**Document extract**
────────
How to Tell If You’re Free

As Americans, our lives revolve around the concept of freedom. It is the basis for our government, our holidays, our over the top news anchors and their scary breaking news. Many people believe the United States is the freest country in the world, and many believe freedom is what makes the United States the greatest country in the world. For all that we talk about it, live in it, exercise it, how many people really understand what freedom is?
The definition isn’t very helpful. According to Webster’s dictionary, freedom means being able to act freely. As Americans, this is a definition we must take for granted. From the time we wake till we go back to sleep, even how and when and where we sleep, is totally up to us. People are so accustomed to acting as they will that any encounter with force or control can meet with resentment, suspicion, and scorn. Children will complain about how parents or teachers ignore their rights because they have to follow a dress code or aren’t allowed to watch a certain movie. Are adults whose lives revolve around a job and whose behavior is determined by their means of income less free than adults who are unemployed and can do whatever they want whenever they want? Of course not, but these are the difficulties that arise when we try to understand freedom.
Another definition of freedom is the escape from imprisonment or slavery. Indeed, I think that this definition becomes the most important definition for our society today. Only by losing freedom can we begin to understand what it meant in the first place. Slavery is alive and well. From the Thai fishing boats that abduct men for years at a time to human trafficking, even today people lose their freedoms and become property of others. People in abusive relationships lose their freedom to controlling spouses. People lose their freedom to incarceration for a number of reasons; some are falsely accused, some are political prisoners, many poor people are convicted of crimes they do as they fight to survive. The United States has the largest prison population in the world, which is a confusing fact for the freest nation in the world. Do we just have more bad people, or is it possible we have more laws to break?
────────
Spatial grounding data
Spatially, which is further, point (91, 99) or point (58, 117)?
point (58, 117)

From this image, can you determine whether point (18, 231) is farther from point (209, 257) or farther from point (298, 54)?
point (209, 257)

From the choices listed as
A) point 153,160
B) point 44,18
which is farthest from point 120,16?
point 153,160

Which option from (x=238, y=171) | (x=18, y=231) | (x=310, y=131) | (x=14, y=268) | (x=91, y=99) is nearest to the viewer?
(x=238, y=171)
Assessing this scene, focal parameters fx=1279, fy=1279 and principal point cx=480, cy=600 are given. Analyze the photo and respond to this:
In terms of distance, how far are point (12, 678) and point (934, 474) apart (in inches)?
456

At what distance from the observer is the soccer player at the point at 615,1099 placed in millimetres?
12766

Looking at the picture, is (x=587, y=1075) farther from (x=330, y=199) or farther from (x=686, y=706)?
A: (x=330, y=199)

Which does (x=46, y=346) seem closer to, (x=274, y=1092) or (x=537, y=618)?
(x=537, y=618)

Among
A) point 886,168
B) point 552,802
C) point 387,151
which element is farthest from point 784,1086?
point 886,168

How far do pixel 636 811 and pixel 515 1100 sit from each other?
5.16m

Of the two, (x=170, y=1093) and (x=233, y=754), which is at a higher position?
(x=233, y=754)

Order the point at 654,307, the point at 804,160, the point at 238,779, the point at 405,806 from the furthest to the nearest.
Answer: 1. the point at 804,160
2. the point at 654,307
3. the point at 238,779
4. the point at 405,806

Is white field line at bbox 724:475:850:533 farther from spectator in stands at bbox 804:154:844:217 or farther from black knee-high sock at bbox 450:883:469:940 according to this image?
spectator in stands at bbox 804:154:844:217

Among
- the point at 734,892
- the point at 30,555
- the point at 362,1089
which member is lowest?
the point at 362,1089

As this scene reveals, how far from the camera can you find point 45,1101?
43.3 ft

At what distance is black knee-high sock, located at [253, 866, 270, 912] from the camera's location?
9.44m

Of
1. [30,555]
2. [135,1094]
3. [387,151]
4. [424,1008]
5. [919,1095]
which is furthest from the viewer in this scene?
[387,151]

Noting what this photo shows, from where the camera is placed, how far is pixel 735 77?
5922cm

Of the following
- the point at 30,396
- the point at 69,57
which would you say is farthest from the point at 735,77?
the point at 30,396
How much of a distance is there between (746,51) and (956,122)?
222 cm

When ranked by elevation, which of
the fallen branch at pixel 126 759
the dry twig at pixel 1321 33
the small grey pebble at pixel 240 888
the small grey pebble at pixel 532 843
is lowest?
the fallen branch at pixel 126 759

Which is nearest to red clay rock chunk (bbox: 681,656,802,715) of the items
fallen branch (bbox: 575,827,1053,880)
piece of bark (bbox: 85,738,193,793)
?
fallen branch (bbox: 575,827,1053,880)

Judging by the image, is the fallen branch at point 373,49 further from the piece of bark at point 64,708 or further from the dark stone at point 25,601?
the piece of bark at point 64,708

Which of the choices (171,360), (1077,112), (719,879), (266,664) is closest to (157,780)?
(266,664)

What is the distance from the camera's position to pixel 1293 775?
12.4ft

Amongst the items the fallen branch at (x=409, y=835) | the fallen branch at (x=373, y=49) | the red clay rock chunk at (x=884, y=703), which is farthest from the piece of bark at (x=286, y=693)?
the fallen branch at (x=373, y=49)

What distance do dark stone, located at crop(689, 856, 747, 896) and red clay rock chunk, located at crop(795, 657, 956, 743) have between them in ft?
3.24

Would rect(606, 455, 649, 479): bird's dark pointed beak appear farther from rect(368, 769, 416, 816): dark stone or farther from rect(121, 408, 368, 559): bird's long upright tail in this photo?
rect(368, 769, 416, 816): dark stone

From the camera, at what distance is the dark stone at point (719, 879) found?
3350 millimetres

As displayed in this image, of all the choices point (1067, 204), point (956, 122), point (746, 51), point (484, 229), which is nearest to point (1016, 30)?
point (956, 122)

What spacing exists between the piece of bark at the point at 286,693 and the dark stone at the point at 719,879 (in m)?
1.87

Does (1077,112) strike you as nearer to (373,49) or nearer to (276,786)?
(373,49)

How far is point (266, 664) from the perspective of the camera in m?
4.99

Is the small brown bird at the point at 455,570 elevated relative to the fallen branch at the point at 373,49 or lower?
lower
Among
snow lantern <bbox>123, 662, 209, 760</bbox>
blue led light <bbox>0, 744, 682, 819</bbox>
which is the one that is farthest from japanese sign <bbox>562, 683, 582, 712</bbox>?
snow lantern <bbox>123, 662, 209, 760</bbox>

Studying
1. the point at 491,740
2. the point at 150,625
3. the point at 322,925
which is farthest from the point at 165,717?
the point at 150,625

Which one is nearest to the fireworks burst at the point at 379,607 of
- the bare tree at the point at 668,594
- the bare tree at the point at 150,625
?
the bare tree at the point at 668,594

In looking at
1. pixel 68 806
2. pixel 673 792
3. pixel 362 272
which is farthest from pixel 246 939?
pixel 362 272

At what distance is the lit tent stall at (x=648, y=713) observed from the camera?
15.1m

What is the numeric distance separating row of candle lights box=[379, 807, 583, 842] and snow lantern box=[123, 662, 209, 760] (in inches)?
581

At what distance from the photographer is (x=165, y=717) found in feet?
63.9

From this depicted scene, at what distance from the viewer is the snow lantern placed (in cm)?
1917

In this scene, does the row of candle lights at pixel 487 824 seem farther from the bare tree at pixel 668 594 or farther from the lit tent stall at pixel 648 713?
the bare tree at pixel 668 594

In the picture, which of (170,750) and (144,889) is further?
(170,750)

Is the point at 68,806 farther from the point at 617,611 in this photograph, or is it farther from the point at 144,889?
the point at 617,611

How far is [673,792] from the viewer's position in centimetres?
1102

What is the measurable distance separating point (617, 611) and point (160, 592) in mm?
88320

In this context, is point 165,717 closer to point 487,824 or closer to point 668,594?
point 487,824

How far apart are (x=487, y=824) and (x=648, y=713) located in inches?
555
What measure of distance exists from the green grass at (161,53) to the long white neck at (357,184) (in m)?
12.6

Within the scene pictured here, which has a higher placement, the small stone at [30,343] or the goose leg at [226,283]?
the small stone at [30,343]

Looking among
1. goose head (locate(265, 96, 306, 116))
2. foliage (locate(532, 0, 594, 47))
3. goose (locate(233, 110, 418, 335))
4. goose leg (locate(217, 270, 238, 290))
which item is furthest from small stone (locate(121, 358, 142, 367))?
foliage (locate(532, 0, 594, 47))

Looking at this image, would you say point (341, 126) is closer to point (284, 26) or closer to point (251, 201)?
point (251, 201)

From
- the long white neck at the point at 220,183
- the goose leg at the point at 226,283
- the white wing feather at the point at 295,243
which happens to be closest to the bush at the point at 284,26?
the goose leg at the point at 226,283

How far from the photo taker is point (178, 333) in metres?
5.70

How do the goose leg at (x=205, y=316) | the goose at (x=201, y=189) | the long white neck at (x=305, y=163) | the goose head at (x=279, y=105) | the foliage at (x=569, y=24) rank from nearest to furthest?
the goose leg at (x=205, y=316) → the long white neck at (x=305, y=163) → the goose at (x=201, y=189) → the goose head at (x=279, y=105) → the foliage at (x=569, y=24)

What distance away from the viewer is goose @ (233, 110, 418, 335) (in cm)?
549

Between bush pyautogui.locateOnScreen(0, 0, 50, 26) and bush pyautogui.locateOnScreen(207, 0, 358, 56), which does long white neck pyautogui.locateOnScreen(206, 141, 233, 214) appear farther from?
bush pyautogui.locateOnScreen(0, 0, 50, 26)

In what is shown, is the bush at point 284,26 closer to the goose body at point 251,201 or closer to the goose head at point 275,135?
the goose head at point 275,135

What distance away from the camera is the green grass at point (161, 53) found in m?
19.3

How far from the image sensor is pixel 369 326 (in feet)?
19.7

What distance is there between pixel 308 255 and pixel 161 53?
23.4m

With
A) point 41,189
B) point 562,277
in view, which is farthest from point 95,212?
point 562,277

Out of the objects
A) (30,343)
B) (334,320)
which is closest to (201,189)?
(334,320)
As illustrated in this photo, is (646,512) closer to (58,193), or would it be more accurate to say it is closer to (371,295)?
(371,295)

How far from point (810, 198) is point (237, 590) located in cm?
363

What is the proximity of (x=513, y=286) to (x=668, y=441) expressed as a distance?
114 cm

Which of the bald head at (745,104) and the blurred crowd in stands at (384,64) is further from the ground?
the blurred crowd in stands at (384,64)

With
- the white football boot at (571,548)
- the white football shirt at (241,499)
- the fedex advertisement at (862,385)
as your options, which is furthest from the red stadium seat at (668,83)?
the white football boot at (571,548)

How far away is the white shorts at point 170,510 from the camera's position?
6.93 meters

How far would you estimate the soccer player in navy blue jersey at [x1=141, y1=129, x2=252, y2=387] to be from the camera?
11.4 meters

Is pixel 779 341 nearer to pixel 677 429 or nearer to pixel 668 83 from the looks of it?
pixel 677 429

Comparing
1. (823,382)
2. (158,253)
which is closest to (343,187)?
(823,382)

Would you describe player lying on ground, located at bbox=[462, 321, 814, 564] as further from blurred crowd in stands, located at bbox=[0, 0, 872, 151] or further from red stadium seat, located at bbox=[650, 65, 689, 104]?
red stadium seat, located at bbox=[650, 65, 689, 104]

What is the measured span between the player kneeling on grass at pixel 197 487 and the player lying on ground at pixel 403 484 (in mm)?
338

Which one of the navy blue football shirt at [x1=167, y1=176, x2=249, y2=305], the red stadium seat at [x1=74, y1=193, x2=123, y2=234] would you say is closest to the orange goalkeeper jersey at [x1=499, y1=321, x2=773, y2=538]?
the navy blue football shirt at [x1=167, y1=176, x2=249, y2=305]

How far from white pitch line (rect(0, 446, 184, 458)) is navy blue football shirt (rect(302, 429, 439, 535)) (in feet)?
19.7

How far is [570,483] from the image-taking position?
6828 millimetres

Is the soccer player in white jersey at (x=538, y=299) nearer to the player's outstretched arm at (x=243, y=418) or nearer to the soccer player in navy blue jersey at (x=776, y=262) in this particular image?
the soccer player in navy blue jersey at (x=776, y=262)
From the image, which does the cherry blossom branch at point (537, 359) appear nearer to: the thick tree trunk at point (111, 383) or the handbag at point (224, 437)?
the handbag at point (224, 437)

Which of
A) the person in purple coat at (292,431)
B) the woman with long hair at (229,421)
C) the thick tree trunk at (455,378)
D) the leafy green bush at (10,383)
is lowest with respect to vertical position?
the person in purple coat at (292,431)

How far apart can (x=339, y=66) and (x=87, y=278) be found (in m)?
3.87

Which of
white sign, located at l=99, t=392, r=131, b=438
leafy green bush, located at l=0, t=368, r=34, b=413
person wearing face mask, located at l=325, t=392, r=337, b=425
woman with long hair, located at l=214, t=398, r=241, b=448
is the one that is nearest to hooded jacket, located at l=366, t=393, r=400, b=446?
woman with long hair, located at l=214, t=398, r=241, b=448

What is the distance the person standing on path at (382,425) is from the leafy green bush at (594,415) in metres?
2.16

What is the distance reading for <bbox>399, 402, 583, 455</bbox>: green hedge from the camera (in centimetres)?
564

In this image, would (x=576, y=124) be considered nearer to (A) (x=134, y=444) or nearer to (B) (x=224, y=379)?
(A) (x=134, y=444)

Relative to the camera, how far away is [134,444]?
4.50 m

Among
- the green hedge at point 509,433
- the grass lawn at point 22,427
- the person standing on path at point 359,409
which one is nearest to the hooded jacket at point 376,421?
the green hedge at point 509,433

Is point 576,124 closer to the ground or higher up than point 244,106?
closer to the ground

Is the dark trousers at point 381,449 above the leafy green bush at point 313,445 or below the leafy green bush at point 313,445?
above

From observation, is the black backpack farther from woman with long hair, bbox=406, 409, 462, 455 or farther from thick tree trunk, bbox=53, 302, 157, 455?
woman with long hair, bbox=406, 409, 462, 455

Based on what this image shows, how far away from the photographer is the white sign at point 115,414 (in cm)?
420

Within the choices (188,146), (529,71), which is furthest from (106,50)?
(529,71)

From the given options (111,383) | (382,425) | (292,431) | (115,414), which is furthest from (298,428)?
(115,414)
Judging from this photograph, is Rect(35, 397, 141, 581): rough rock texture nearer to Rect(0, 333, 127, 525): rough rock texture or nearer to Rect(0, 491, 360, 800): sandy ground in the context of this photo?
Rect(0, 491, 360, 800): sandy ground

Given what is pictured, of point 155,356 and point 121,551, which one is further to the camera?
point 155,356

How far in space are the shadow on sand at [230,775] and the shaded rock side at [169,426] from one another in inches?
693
────────
**Work request A**
According to Webster's dictionary, as cited in the freedom essay, what does freedom mean?
**Work request B**
Repeat everything in the freedom essay from "The definition isn’t" down to "to understand freedom.".

**Problem solution A**
Being able to act freely.

**Problem solution B**
The definition isn’t very helpful. According to Webster’s dictionary, freedom means being able to act freely. As Americans, this is a definition we must take for granted. From the time we wake till we go back to sleep, even how and when and where we sleep, is totally up to us. People are so accustomed to acting as they will that any encounter with force or control can meet with resentment, suspicion, and scorn. Children will complain about how parents or teachers ignore their rights because they have to follow a dress code or aren’t allowed to watch a certain movie. Are adults whose lives revolve around a job and whose behavior is determined by their means of income less free than adults who are unemployed and can do whatever they want whenever they want? Of course not, but these are the difficulties that arise when we try to understand freedom.